Subject: | Scrambled special characters from ISO-8859-1 pages in LWP 6.03 while 5.837 was ok |
Date: | Fri, 11 Nov 2011 17:49:32 +0100 |
To: | bug-libwww-perl [...] rt.cpan.org |
From: | André Lang <sierra [...] webrausch.de> |
Issue: Special characters are garbled when loading ISO-8859-1 encoded
pages.
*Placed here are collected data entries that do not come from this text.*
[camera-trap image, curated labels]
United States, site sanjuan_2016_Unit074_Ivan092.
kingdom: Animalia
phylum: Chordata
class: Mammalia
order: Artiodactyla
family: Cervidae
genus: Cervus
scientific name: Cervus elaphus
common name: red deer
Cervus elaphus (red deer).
I encountered this problem using the decoded_content function of
WWW:Mechanize and tracked it back to LWP.
When running on LWP 5.837, the sample code below returns the proper
french page containing all the extended characters like "é" (french
accented e) and à (accented a).
On LWP 6.03 these characters are lost.
--------------
#!/usr/bin/perl -w
use strict;
use utf8;
use encoding "utf8";
use LWP::UserAgent;
# set proper terminal encoding to display special characters the proper way
my $TERMINAL_CHARSET = ':encoding(utf8)';
if($^O eq 'MSWin32') {
$TERMINAL_CHARSET = ':encoding(cp850)';
}
binmode(STDOUT => $TERMINAL_CHARSET);
# get and dump a french page
my $ua = LWP::UserAgent->new;
my $req = HTTP::Request->new(GET =>
'http://www.ciao.fr/Au_congelateur_60_2');
my $res = $ua->request($req);
print $res->content;
--------------